Murdo Cameron has something to tell the sport of hydroplane racing: Lighten up already.
The retired airline pilot, an innovator in the field of advanced composite materials, says he can transform how thunderboats are built, greatly reducing their weight and cost while making them stronger.
And he’s well on his way to proving it at an aerospace school near the Coeur d’Alene Airport.
“I think it’s a revolutionary breakthrough in building unlimited hydroplanes,” Cameron said.
Working out of the new Aerospace Center of Excellence at North Idaho College, the 69-year-old native of Wallace is making carbon fiber-reinforced resin hulls cast from the molds of existing hydroplanes. Instead of fabricating scores of smaller parts that need to be assembled, he can produce a hull in just three big parts: a single bottom and two top pieces.

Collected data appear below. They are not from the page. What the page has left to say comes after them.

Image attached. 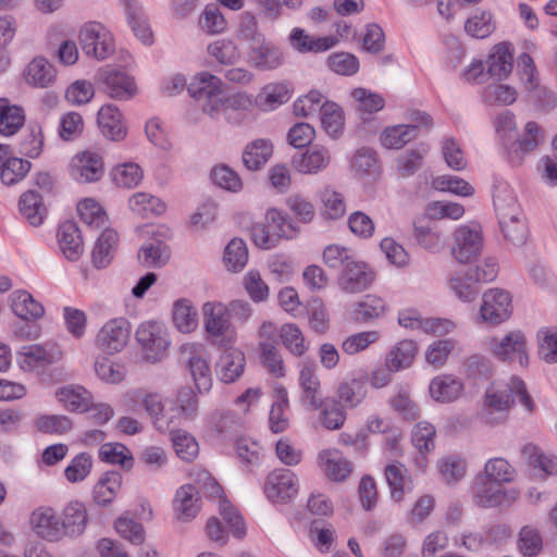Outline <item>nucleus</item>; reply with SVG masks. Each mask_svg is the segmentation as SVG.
I'll return each instance as SVG.
<instances>
[{
  "label": "nucleus",
  "mask_w": 557,
  "mask_h": 557,
  "mask_svg": "<svg viewBox=\"0 0 557 557\" xmlns=\"http://www.w3.org/2000/svg\"><path fill=\"white\" fill-rule=\"evenodd\" d=\"M62 527L65 535L82 534L88 522V515L85 505L79 500L70 502L62 511Z\"/></svg>",
  "instance_id": "2f4dec72"
},
{
  "label": "nucleus",
  "mask_w": 557,
  "mask_h": 557,
  "mask_svg": "<svg viewBox=\"0 0 557 557\" xmlns=\"http://www.w3.org/2000/svg\"><path fill=\"white\" fill-rule=\"evenodd\" d=\"M301 387V401L309 409H319L322 406L321 382L311 364L304 363L299 372Z\"/></svg>",
  "instance_id": "393cba45"
},
{
  "label": "nucleus",
  "mask_w": 557,
  "mask_h": 557,
  "mask_svg": "<svg viewBox=\"0 0 557 557\" xmlns=\"http://www.w3.org/2000/svg\"><path fill=\"white\" fill-rule=\"evenodd\" d=\"M55 399L66 411L85 413L92 405V393L81 384H66L55 391Z\"/></svg>",
  "instance_id": "2eb2a0df"
},
{
  "label": "nucleus",
  "mask_w": 557,
  "mask_h": 557,
  "mask_svg": "<svg viewBox=\"0 0 557 557\" xmlns=\"http://www.w3.org/2000/svg\"><path fill=\"white\" fill-rule=\"evenodd\" d=\"M418 352L416 342L404 339L398 342L386 356V366L394 371H400L409 368Z\"/></svg>",
  "instance_id": "e433bc0d"
},
{
  "label": "nucleus",
  "mask_w": 557,
  "mask_h": 557,
  "mask_svg": "<svg viewBox=\"0 0 557 557\" xmlns=\"http://www.w3.org/2000/svg\"><path fill=\"white\" fill-rule=\"evenodd\" d=\"M125 405L132 411L143 407L160 432H166L176 425V416L172 409L165 411L163 397L157 392L144 388L132 391L126 395Z\"/></svg>",
  "instance_id": "f03ea898"
},
{
  "label": "nucleus",
  "mask_w": 557,
  "mask_h": 557,
  "mask_svg": "<svg viewBox=\"0 0 557 557\" xmlns=\"http://www.w3.org/2000/svg\"><path fill=\"white\" fill-rule=\"evenodd\" d=\"M131 334L129 322L124 317L108 321L97 335V346L108 354L121 351L127 344Z\"/></svg>",
  "instance_id": "9d476101"
},
{
  "label": "nucleus",
  "mask_w": 557,
  "mask_h": 557,
  "mask_svg": "<svg viewBox=\"0 0 557 557\" xmlns=\"http://www.w3.org/2000/svg\"><path fill=\"white\" fill-rule=\"evenodd\" d=\"M29 521L34 532L47 541H58L65 535L61 519L51 507L42 506L35 509Z\"/></svg>",
  "instance_id": "f3484780"
},
{
  "label": "nucleus",
  "mask_w": 557,
  "mask_h": 557,
  "mask_svg": "<svg viewBox=\"0 0 557 557\" xmlns=\"http://www.w3.org/2000/svg\"><path fill=\"white\" fill-rule=\"evenodd\" d=\"M137 258L145 268H161L169 262L171 251L163 239L157 238L144 244L138 251Z\"/></svg>",
  "instance_id": "473e14b6"
},
{
  "label": "nucleus",
  "mask_w": 557,
  "mask_h": 557,
  "mask_svg": "<svg viewBox=\"0 0 557 557\" xmlns=\"http://www.w3.org/2000/svg\"><path fill=\"white\" fill-rule=\"evenodd\" d=\"M190 97L202 101V110L211 116L220 110L219 98L222 96V82L219 77L201 72L195 75L187 86Z\"/></svg>",
  "instance_id": "39448f33"
},
{
  "label": "nucleus",
  "mask_w": 557,
  "mask_h": 557,
  "mask_svg": "<svg viewBox=\"0 0 557 557\" xmlns=\"http://www.w3.org/2000/svg\"><path fill=\"white\" fill-rule=\"evenodd\" d=\"M367 394L364 383L359 379H350L339 383L336 396L344 408H355L362 403Z\"/></svg>",
  "instance_id": "8fccbe9b"
},
{
  "label": "nucleus",
  "mask_w": 557,
  "mask_h": 557,
  "mask_svg": "<svg viewBox=\"0 0 557 557\" xmlns=\"http://www.w3.org/2000/svg\"><path fill=\"white\" fill-rule=\"evenodd\" d=\"M528 465L542 475L557 474V457L544 454L536 445L527 444L521 449Z\"/></svg>",
  "instance_id": "79ce46f5"
},
{
  "label": "nucleus",
  "mask_w": 557,
  "mask_h": 557,
  "mask_svg": "<svg viewBox=\"0 0 557 557\" xmlns=\"http://www.w3.org/2000/svg\"><path fill=\"white\" fill-rule=\"evenodd\" d=\"M280 337L284 347L294 356L301 357L308 350L305 336L296 324L282 325Z\"/></svg>",
  "instance_id": "bf43d9fd"
},
{
  "label": "nucleus",
  "mask_w": 557,
  "mask_h": 557,
  "mask_svg": "<svg viewBox=\"0 0 557 557\" xmlns=\"http://www.w3.org/2000/svg\"><path fill=\"white\" fill-rule=\"evenodd\" d=\"M437 470L447 484H456L460 481L467 471L465 459L458 456H446L437 462Z\"/></svg>",
  "instance_id": "e2e57ef3"
},
{
  "label": "nucleus",
  "mask_w": 557,
  "mask_h": 557,
  "mask_svg": "<svg viewBox=\"0 0 557 557\" xmlns=\"http://www.w3.org/2000/svg\"><path fill=\"white\" fill-rule=\"evenodd\" d=\"M487 73L497 79L506 78L512 71L513 58L508 45L498 44L493 48L486 61Z\"/></svg>",
  "instance_id": "72a5a7b5"
},
{
  "label": "nucleus",
  "mask_w": 557,
  "mask_h": 557,
  "mask_svg": "<svg viewBox=\"0 0 557 557\" xmlns=\"http://www.w3.org/2000/svg\"><path fill=\"white\" fill-rule=\"evenodd\" d=\"M494 355L509 362H517L521 367H528L529 354L527 338L521 331H512L493 345Z\"/></svg>",
  "instance_id": "f8f14e48"
},
{
  "label": "nucleus",
  "mask_w": 557,
  "mask_h": 557,
  "mask_svg": "<svg viewBox=\"0 0 557 557\" xmlns=\"http://www.w3.org/2000/svg\"><path fill=\"white\" fill-rule=\"evenodd\" d=\"M517 496L518 493L515 490H503L487 480L478 481L473 487V502L483 508L508 506Z\"/></svg>",
  "instance_id": "dca6fc26"
},
{
  "label": "nucleus",
  "mask_w": 557,
  "mask_h": 557,
  "mask_svg": "<svg viewBox=\"0 0 557 557\" xmlns=\"http://www.w3.org/2000/svg\"><path fill=\"white\" fill-rule=\"evenodd\" d=\"M275 401L273 403L270 411L269 422L270 429L274 433L284 432L288 425L289 421L286 416V411L289 407L288 394L287 389L282 386H275Z\"/></svg>",
  "instance_id": "58836bf2"
},
{
  "label": "nucleus",
  "mask_w": 557,
  "mask_h": 557,
  "mask_svg": "<svg viewBox=\"0 0 557 557\" xmlns=\"http://www.w3.org/2000/svg\"><path fill=\"white\" fill-rule=\"evenodd\" d=\"M23 77L32 87L47 88L54 83L57 71L46 58L36 57L24 69Z\"/></svg>",
  "instance_id": "b1692460"
},
{
  "label": "nucleus",
  "mask_w": 557,
  "mask_h": 557,
  "mask_svg": "<svg viewBox=\"0 0 557 557\" xmlns=\"http://www.w3.org/2000/svg\"><path fill=\"white\" fill-rule=\"evenodd\" d=\"M539 355L547 363L557 362V329L543 327L537 332Z\"/></svg>",
  "instance_id": "774afa93"
},
{
  "label": "nucleus",
  "mask_w": 557,
  "mask_h": 557,
  "mask_svg": "<svg viewBox=\"0 0 557 557\" xmlns=\"http://www.w3.org/2000/svg\"><path fill=\"white\" fill-rule=\"evenodd\" d=\"M120 243L119 234L113 228H104L96 240L91 251L92 264L98 268H106L111 263Z\"/></svg>",
  "instance_id": "c85d7f7f"
},
{
  "label": "nucleus",
  "mask_w": 557,
  "mask_h": 557,
  "mask_svg": "<svg viewBox=\"0 0 557 557\" xmlns=\"http://www.w3.org/2000/svg\"><path fill=\"white\" fill-rule=\"evenodd\" d=\"M104 170L103 156L91 149L78 151L69 163V174L78 183L98 182L104 175Z\"/></svg>",
  "instance_id": "423d86ee"
},
{
  "label": "nucleus",
  "mask_w": 557,
  "mask_h": 557,
  "mask_svg": "<svg viewBox=\"0 0 557 557\" xmlns=\"http://www.w3.org/2000/svg\"><path fill=\"white\" fill-rule=\"evenodd\" d=\"M136 339L145 360L160 362L168 356L171 342L166 329L158 321L141 323L136 331Z\"/></svg>",
  "instance_id": "7ed1b4c3"
},
{
  "label": "nucleus",
  "mask_w": 557,
  "mask_h": 557,
  "mask_svg": "<svg viewBox=\"0 0 557 557\" xmlns=\"http://www.w3.org/2000/svg\"><path fill=\"white\" fill-rule=\"evenodd\" d=\"M97 122L102 135L111 140H122L127 135L123 115L113 104H106L99 109Z\"/></svg>",
  "instance_id": "5701e85b"
},
{
  "label": "nucleus",
  "mask_w": 557,
  "mask_h": 557,
  "mask_svg": "<svg viewBox=\"0 0 557 557\" xmlns=\"http://www.w3.org/2000/svg\"><path fill=\"white\" fill-rule=\"evenodd\" d=\"M112 181L119 187L133 188L143 180V171L136 163L116 165L111 172Z\"/></svg>",
  "instance_id": "0e129e2a"
},
{
  "label": "nucleus",
  "mask_w": 557,
  "mask_h": 557,
  "mask_svg": "<svg viewBox=\"0 0 557 557\" xmlns=\"http://www.w3.org/2000/svg\"><path fill=\"white\" fill-rule=\"evenodd\" d=\"M25 114L21 107L10 104L7 99H0V134L9 137L18 132L24 125Z\"/></svg>",
  "instance_id": "37998d69"
},
{
  "label": "nucleus",
  "mask_w": 557,
  "mask_h": 557,
  "mask_svg": "<svg viewBox=\"0 0 557 557\" xmlns=\"http://www.w3.org/2000/svg\"><path fill=\"white\" fill-rule=\"evenodd\" d=\"M483 237L480 227L461 225L453 234L450 252L459 263H469L482 251Z\"/></svg>",
  "instance_id": "0eeeda50"
},
{
  "label": "nucleus",
  "mask_w": 557,
  "mask_h": 557,
  "mask_svg": "<svg viewBox=\"0 0 557 557\" xmlns=\"http://www.w3.org/2000/svg\"><path fill=\"white\" fill-rule=\"evenodd\" d=\"M125 11L134 35L145 45L153 42L152 30L136 0H124Z\"/></svg>",
  "instance_id": "4c0bfd02"
},
{
  "label": "nucleus",
  "mask_w": 557,
  "mask_h": 557,
  "mask_svg": "<svg viewBox=\"0 0 557 557\" xmlns=\"http://www.w3.org/2000/svg\"><path fill=\"white\" fill-rule=\"evenodd\" d=\"M215 430L221 444L232 443L238 456L242 457V424L239 419H235L232 414H224L218 421Z\"/></svg>",
  "instance_id": "09e8293b"
},
{
  "label": "nucleus",
  "mask_w": 557,
  "mask_h": 557,
  "mask_svg": "<svg viewBox=\"0 0 557 557\" xmlns=\"http://www.w3.org/2000/svg\"><path fill=\"white\" fill-rule=\"evenodd\" d=\"M35 426L44 434L63 435L71 431L73 422L65 414H41L36 418Z\"/></svg>",
  "instance_id": "680f3d73"
},
{
  "label": "nucleus",
  "mask_w": 557,
  "mask_h": 557,
  "mask_svg": "<svg viewBox=\"0 0 557 557\" xmlns=\"http://www.w3.org/2000/svg\"><path fill=\"white\" fill-rule=\"evenodd\" d=\"M81 220L89 227L100 228L108 222V214L102 206L94 198L82 199L77 203Z\"/></svg>",
  "instance_id": "864d4df0"
},
{
  "label": "nucleus",
  "mask_w": 557,
  "mask_h": 557,
  "mask_svg": "<svg viewBox=\"0 0 557 557\" xmlns=\"http://www.w3.org/2000/svg\"><path fill=\"white\" fill-rule=\"evenodd\" d=\"M99 459L110 465H119L123 468L133 467V455L131 450L121 443H104L99 448Z\"/></svg>",
  "instance_id": "6e6d98bb"
},
{
  "label": "nucleus",
  "mask_w": 557,
  "mask_h": 557,
  "mask_svg": "<svg viewBox=\"0 0 557 557\" xmlns=\"http://www.w3.org/2000/svg\"><path fill=\"white\" fill-rule=\"evenodd\" d=\"M321 123L324 131L333 138L343 132L345 119L343 110L334 102H325L320 108Z\"/></svg>",
  "instance_id": "4d7b16f0"
},
{
  "label": "nucleus",
  "mask_w": 557,
  "mask_h": 557,
  "mask_svg": "<svg viewBox=\"0 0 557 557\" xmlns=\"http://www.w3.org/2000/svg\"><path fill=\"white\" fill-rule=\"evenodd\" d=\"M78 41L83 52L97 60L109 58L115 49L111 32L99 22L85 23L79 29Z\"/></svg>",
  "instance_id": "20e7f679"
},
{
  "label": "nucleus",
  "mask_w": 557,
  "mask_h": 557,
  "mask_svg": "<svg viewBox=\"0 0 557 557\" xmlns=\"http://www.w3.org/2000/svg\"><path fill=\"white\" fill-rule=\"evenodd\" d=\"M290 47L300 53H321L338 42L334 36L314 37L305 29L295 27L288 36Z\"/></svg>",
  "instance_id": "412c9836"
},
{
  "label": "nucleus",
  "mask_w": 557,
  "mask_h": 557,
  "mask_svg": "<svg viewBox=\"0 0 557 557\" xmlns=\"http://www.w3.org/2000/svg\"><path fill=\"white\" fill-rule=\"evenodd\" d=\"M199 27L208 35H218L226 29L227 22L215 5L208 4L199 16Z\"/></svg>",
  "instance_id": "338daca9"
},
{
  "label": "nucleus",
  "mask_w": 557,
  "mask_h": 557,
  "mask_svg": "<svg viewBox=\"0 0 557 557\" xmlns=\"http://www.w3.org/2000/svg\"><path fill=\"white\" fill-rule=\"evenodd\" d=\"M374 273L360 261L349 260L342 272L341 286L349 293L366 289L373 281Z\"/></svg>",
  "instance_id": "4be33fe9"
},
{
  "label": "nucleus",
  "mask_w": 557,
  "mask_h": 557,
  "mask_svg": "<svg viewBox=\"0 0 557 557\" xmlns=\"http://www.w3.org/2000/svg\"><path fill=\"white\" fill-rule=\"evenodd\" d=\"M332 162V152L329 147L313 145L302 153L293 158L292 164L296 171L302 174H318L326 170Z\"/></svg>",
  "instance_id": "4468645a"
},
{
  "label": "nucleus",
  "mask_w": 557,
  "mask_h": 557,
  "mask_svg": "<svg viewBox=\"0 0 557 557\" xmlns=\"http://www.w3.org/2000/svg\"><path fill=\"white\" fill-rule=\"evenodd\" d=\"M252 41L250 46V62L260 70H273L278 67L283 62V53L264 42V38L260 33L252 32L250 35Z\"/></svg>",
  "instance_id": "6ab92c4d"
},
{
  "label": "nucleus",
  "mask_w": 557,
  "mask_h": 557,
  "mask_svg": "<svg viewBox=\"0 0 557 557\" xmlns=\"http://www.w3.org/2000/svg\"><path fill=\"white\" fill-rule=\"evenodd\" d=\"M191 484L182 485L175 493L173 510L177 520L186 522L194 519L199 511V499Z\"/></svg>",
  "instance_id": "c756f323"
},
{
  "label": "nucleus",
  "mask_w": 557,
  "mask_h": 557,
  "mask_svg": "<svg viewBox=\"0 0 557 557\" xmlns=\"http://www.w3.org/2000/svg\"><path fill=\"white\" fill-rule=\"evenodd\" d=\"M258 357L260 364L274 377L281 379L286 375V368L283 357L272 342L260 341L258 344Z\"/></svg>",
  "instance_id": "f704fd0d"
},
{
  "label": "nucleus",
  "mask_w": 557,
  "mask_h": 557,
  "mask_svg": "<svg viewBox=\"0 0 557 557\" xmlns=\"http://www.w3.org/2000/svg\"><path fill=\"white\" fill-rule=\"evenodd\" d=\"M318 410V421L326 430H339L346 421L345 408L335 398H322V406Z\"/></svg>",
  "instance_id": "ea45409f"
},
{
  "label": "nucleus",
  "mask_w": 557,
  "mask_h": 557,
  "mask_svg": "<svg viewBox=\"0 0 557 557\" xmlns=\"http://www.w3.org/2000/svg\"><path fill=\"white\" fill-rule=\"evenodd\" d=\"M32 163L12 156L9 145L0 144V180L11 186L23 181L30 171Z\"/></svg>",
  "instance_id": "a211bd4d"
},
{
  "label": "nucleus",
  "mask_w": 557,
  "mask_h": 557,
  "mask_svg": "<svg viewBox=\"0 0 557 557\" xmlns=\"http://www.w3.org/2000/svg\"><path fill=\"white\" fill-rule=\"evenodd\" d=\"M100 83L107 95L116 100H128L137 92L135 79L128 73L113 67L101 70Z\"/></svg>",
  "instance_id": "ddd939ff"
},
{
  "label": "nucleus",
  "mask_w": 557,
  "mask_h": 557,
  "mask_svg": "<svg viewBox=\"0 0 557 557\" xmlns=\"http://www.w3.org/2000/svg\"><path fill=\"white\" fill-rule=\"evenodd\" d=\"M512 310V297L502 288H491L482 296L481 313H508Z\"/></svg>",
  "instance_id": "603ef678"
},
{
  "label": "nucleus",
  "mask_w": 557,
  "mask_h": 557,
  "mask_svg": "<svg viewBox=\"0 0 557 557\" xmlns=\"http://www.w3.org/2000/svg\"><path fill=\"white\" fill-rule=\"evenodd\" d=\"M318 462L324 475L336 483L345 482L354 471L352 462L333 449L321 451Z\"/></svg>",
  "instance_id": "aec40b11"
},
{
  "label": "nucleus",
  "mask_w": 557,
  "mask_h": 557,
  "mask_svg": "<svg viewBox=\"0 0 557 557\" xmlns=\"http://www.w3.org/2000/svg\"><path fill=\"white\" fill-rule=\"evenodd\" d=\"M484 473L486 480L497 484L510 483L516 476L515 468L502 457L488 459L484 467Z\"/></svg>",
  "instance_id": "13d9d810"
},
{
  "label": "nucleus",
  "mask_w": 557,
  "mask_h": 557,
  "mask_svg": "<svg viewBox=\"0 0 557 557\" xmlns=\"http://www.w3.org/2000/svg\"><path fill=\"white\" fill-rule=\"evenodd\" d=\"M516 398L521 405L531 412L533 410V401L527 393L523 381L512 377L510 384L504 388L491 387L487 389L484 398L483 418L487 423H494V413H506Z\"/></svg>",
  "instance_id": "f257e3e1"
},
{
  "label": "nucleus",
  "mask_w": 557,
  "mask_h": 557,
  "mask_svg": "<svg viewBox=\"0 0 557 557\" xmlns=\"http://www.w3.org/2000/svg\"><path fill=\"white\" fill-rule=\"evenodd\" d=\"M388 404L405 420L413 421L419 418L420 409L411 398L408 385L396 386L395 394L389 398Z\"/></svg>",
  "instance_id": "c03bdc74"
},
{
  "label": "nucleus",
  "mask_w": 557,
  "mask_h": 557,
  "mask_svg": "<svg viewBox=\"0 0 557 557\" xmlns=\"http://www.w3.org/2000/svg\"><path fill=\"white\" fill-rule=\"evenodd\" d=\"M123 485L121 472L110 470L103 472L96 482L92 490V498L99 506L110 505L120 493Z\"/></svg>",
  "instance_id": "a878e982"
},
{
  "label": "nucleus",
  "mask_w": 557,
  "mask_h": 557,
  "mask_svg": "<svg viewBox=\"0 0 557 557\" xmlns=\"http://www.w3.org/2000/svg\"><path fill=\"white\" fill-rule=\"evenodd\" d=\"M244 369V354L238 349H226L218 363V374L224 383L236 381Z\"/></svg>",
  "instance_id": "a19ab883"
},
{
  "label": "nucleus",
  "mask_w": 557,
  "mask_h": 557,
  "mask_svg": "<svg viewBox=\"0 0 557 557\" xmlns=\"http://www.w3.org/2000/svg\"><path fill=\"white\" fill-rule=\"evenodd\" d=\"M384 475L391 491L392 499L396 503L403 502L406 484L409 481L406 467L397 461L392 462L385 467Z\"/></svg>",
  "instance_id": "de8ad7c7"
},
{
  "label": "nucleus",
  "mask_w": 557,
  "mask_h": 557,
  "mask_svg": "<svg viewBox=\"0 0 557 557\" xmlns=\"http://www.w3.org/2000/svg\"><path fill=\"white\" fill-rule=\"evenodd\" d=\"M273 147L264 139L252 141L246 147V168L258 170L264 165L272 156Z\"/></svg>",
  "instance_id": "69168bd1"
},
{
  "label": "nucleus",
  "mask_w": 557,
  "mask_h": 557,
  "mask_svg": "<svg viewBox=\"0 0 557 557\" xmlns=\"http://www.w3.org/2000/svg\"><path fill=\"white\" fill-rule=\"evenodd\" d=\"M171 441L176 455L185 461H193L199 453L196 438L182 430H170Z\"/></svg>",
  "instance_id": "052dcab7"
},
{
  "label": "nucleus",
  "mask_w": 557,
  "mask_h": 557,
  "mask_svg": "<svg viewBox=\"0 0 557 557\" xmlns=\"http://www.w3.org/2000/svg\"><path fill=\"white\" fill-rule=\"evenodd\" d=\"M129 209L141 218L160 215L165 212V203L158 197L148 193H135L128 199Z\"/></svg>",
  "instance_id": "a18cd8bd"
},
{
  "label": "nucleus",
  "mask_w": 557,
  "mask_h": 557,
  "mask_svg": "<svg viewBox=\"0 0 557 557\" xmlns=\"http://www.w3.org/2000/svg\"><path fill=\"white\" fill-rule=\"evenodd\" d=\"M58 240L66 259L76 261L83 255L84 243L76 223L72 221L62 223L58 230Z\"/></svg>",
  "instance_id": "cd10ccee"
},
{
  "label": "nucleus",
  "mask_w": 557,
  "mask_h": 557,
  "mask_svg": "<svg viewBox=\"0 0 557 557\" xmlns=\"http://www.w3.org/2000/svg\"><path fill=\"white\" fill-rule=\"evenodd\" d=\"M264 494L274 504H285L298 493V479L288 469H275L267 476Z\"/></svg>",
  "instance_id": "1a4fd4ad"
},
{
  "label": "nucleus",
  "mask_w": 557,
  "mask_h": 557,
  "mask_svg": "<svg viewBox=\"0 0 557 557\" xmlns=\"http://www.w3.org/2000/svg\"><path fill=\"white\" fill-rule=\"evenodd\" d=\"M203 482L202 490L206 496L216 499L220 503V512L228 524L230 531L234 535L242 537L243 533V517L233 508L231 504L224 498L223 488L219 482L212 478L208 472L202 473Z\"/></svg>",
  "instance_id": "9b49d317"
},
{
  "label": "nucleus",
  "mask_w": 557,
  "mask_h": 557,
  "mask_svg": "<svg viewBox=\"0 0 557 557\" xmlns=\"http://www.w3.org/2000/svg\"><path fill=\"white\" fill-rule=\"evenodd\" d=\"M417 138V125H394L386 127L381 135L382 145L387 149H400Z\"/></svg>",
  "instance_id": "3c124183"
},
{
  "label": "nucleus",
  "mask_w": 557,
  "mask_h": 557,
  "mask_svg": "<svg viewBox=\"0 0 557 557\" xmlns=\"http://www.w3.org/2000/svg\"><path fill=\"white\" fill-rule=\"evenodd\" d=\"M62 351L54 344L29 345L17 354L22 370L42 373L48 367L62 359Z\"/></svg>",
  "instance_id": "6e6552de"
},
{
  "label": "nucleus",
  "mask_w": 557,
  "mask_h": 557,
  "mask_svg": "<svg viewBox=\"0 0 557 557\" xmlns=\"http://www.w3.org/2000/svg\"><path fill=\"white\" fill-rule=\"evenodd\" d=\"M18 208L21 214L34 226H39L47 214L42 197L35 190H27L21 195Z\"/></svg>",
  "instance_id": "c9c22d12"
},
{
  "label": "nucleus",
  "mask_w": 557,
  "mask_h": 557,
  "mask_svg": "<svg viewBox=\"0 0 557 557\" xmlns=\"http://www.w3.org/2000/svg\"><path fill=\"white\" fill-rule=\"evenodd\" d=\"M292 97V90L286 83L265 85L255 98V104L262 111H272L286 103Z\"/></svg>",
  "instance_id": "7c9ffc66"
},
{
  "label": "nucleus",
  "mask_w": 557,
  "mask_h": 557,
  "mask_svg": "<svg viewBox=\"0 0 557 557\" xmlns=\"http://www.w3.org/2000/svg\"><path fill=\"white\" fill-rule=\"evenodd\" d=\"M413 236L419 245L429 250L437 249L443 245L442 234L433 230L426 215L413 221Z\"/></svg>",
  "instance_id": "5fc2aeb1"
},
{
  "label": "nucleus",
  "mask_w": 557,
  "mask_h": 557,
  "mask_svg": "<svg viewBox=\"0 0 557 557\" xmlns=\"http://www.w3.org/2000/svg\"><path fill=\"white\" fill-rule=\"evenodd\" d=\"M205 327L212 342L218 345L225 346L236 338L235 331L226 315H208Z\"/></svg>",
  "instance_id": "49530a36"
},
{
  "label": "nucleus",
  "mask_w": 557,
  "mask_h": 557,
  "mask_svg": "<svg viewBox=\"0 0 557 557\" xmlns=\"http://www.w3.org/2000/svg\"><path fill=\"white\" fill-rule=\"evenodd\" d=\"M463 388V382L453 374L437 375L429 386L431 397L438 403H451L458 399Z\"/></svg>",
  "instance_id": "bb28decb"
}]
</instances>
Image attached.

The result, Cameron said, will be a boat that is far lighter and more resilient than those now competing around the Northwest and elsewhere, traveling up to 200 mph.
He envisions a new generation of hydroplane hulls made in North Idaho.
“We’d like to build the highest-tech, fastest boat in the world right here in Coeur d’Alene.”
The sport is hurting for new equipment, Cameron said. “They don’t have enough hydroplanes out there to put on really good shows.”
Few new boats race on the H1 Unlimited circuit, confirmed Mark Evans, a longtime hydroplane driver and owner of Evans Racing in Chelan, Washington.
“We’re all running 30-year-old technology out there,” Evans said. “Even though our boats look like the Space Shuttle … structurally we’re still behind. And a lot of them are so beat up, you know, they keep falling apart and are getting heavier and heavier because we keep adding weight. To have teams with new hulls would be really cool.”
He was so intrigued by Cameron’s work that Evans let him borrow one of his hulls as a master for the new molds. Using that boat and another on loan from Leland Unlimited of Kirkland, Washington, Cameron has made composite parts for two unlimited boats plus one display boat.
Ideally, this new approach will cut by half the weight and cost of the hulls as well as the time it takes to build them, Evans said.
A standard new hull today would set an owner back $250,000 to $300,000, he said.
Another advantage of this method of manufacturing is it simplifies the repair process, allowing teams to get back out on the water faster after a crash, he and Cameron said.
“If I knock a hole out of the boat that was built in this mold, I can go in and make that part and plug it back into the boat,” Cameron said. “That’s kind of unique.”
With support from Airtech International Inc., which makes materials for the resin infusion process, he can make complete parts in 45 to 90 minutes. That includes the massive bottom hull piece measuring around 426 square feet.
“The carbon fiber runs from one end to the other end. It’s a continuous element,” he said. “It is the future of composites. It’s fast, it’s clean.”
Cameron, who once flew Boeing 767s and now serves on the NIC aerospace center’s advisory board, also wants to pass along his expertise in advanced composites.
One possibility, he said, is a short course through the NIC Workforce Training Center in Post Falls.
He has worked with ultra-strong, versatile composites for years.
He built a full-size replica of the P-51 Mustang, a World War II-era war bird, using graphite composites.
More recently Cameron used the technology to replicate the Miss Spokane, a vintage unlimited hydroplane that raced in the late 1950s and early ’60s.
Cameron said he hopes his process will allow new teams to enter hydroplane racing.
He also thinks it will enable owners to afford a second hull as a backup in case the primary one is damaged – a competitive advantage that can attract bigger sponsors, he said.
With just one boat, “You go out and run two races and wreck this thing, what are you going to do for the next five races? You’re out of business,” he said.
One question Cameron already is getting is whether a much lighter hydroplane is more prone to fly up out of the water. He talked with industry veterans about this and said he learned the key factor in preventing blowover is the skill and experience of the driver.
The lighter hulls also complement a growing interest in new power sources for hydroplanes, such as automotive engines.
The boats racing today use turbine engines from Vietnam War-era helicopters, but team owners are finding those in short supply.
“Right now these turbine engines that we run are very expensive and the parts are very hard to get,” Evans said.
He believes the V8 engine is the next big adaptation for the sport, with the potential for sponsorships by major automakers. Piston power packs less horsepower than turbine engines but may be able to compete in a lighter boat, Evans said.
He’d like to be out on the water next summer with V8 engines, hopefully in one of the new hydroplane hulls from Cameron’s shop.
“I’ve dealt with turbines – I’m done,” Evans said.
“I actually want to put two big V8s in with a multi-speed gearbox and try to kick the turbine’s butt. A lot of people don’t think it’s possible, but with the technology now, a lot of people are starting to think it is.”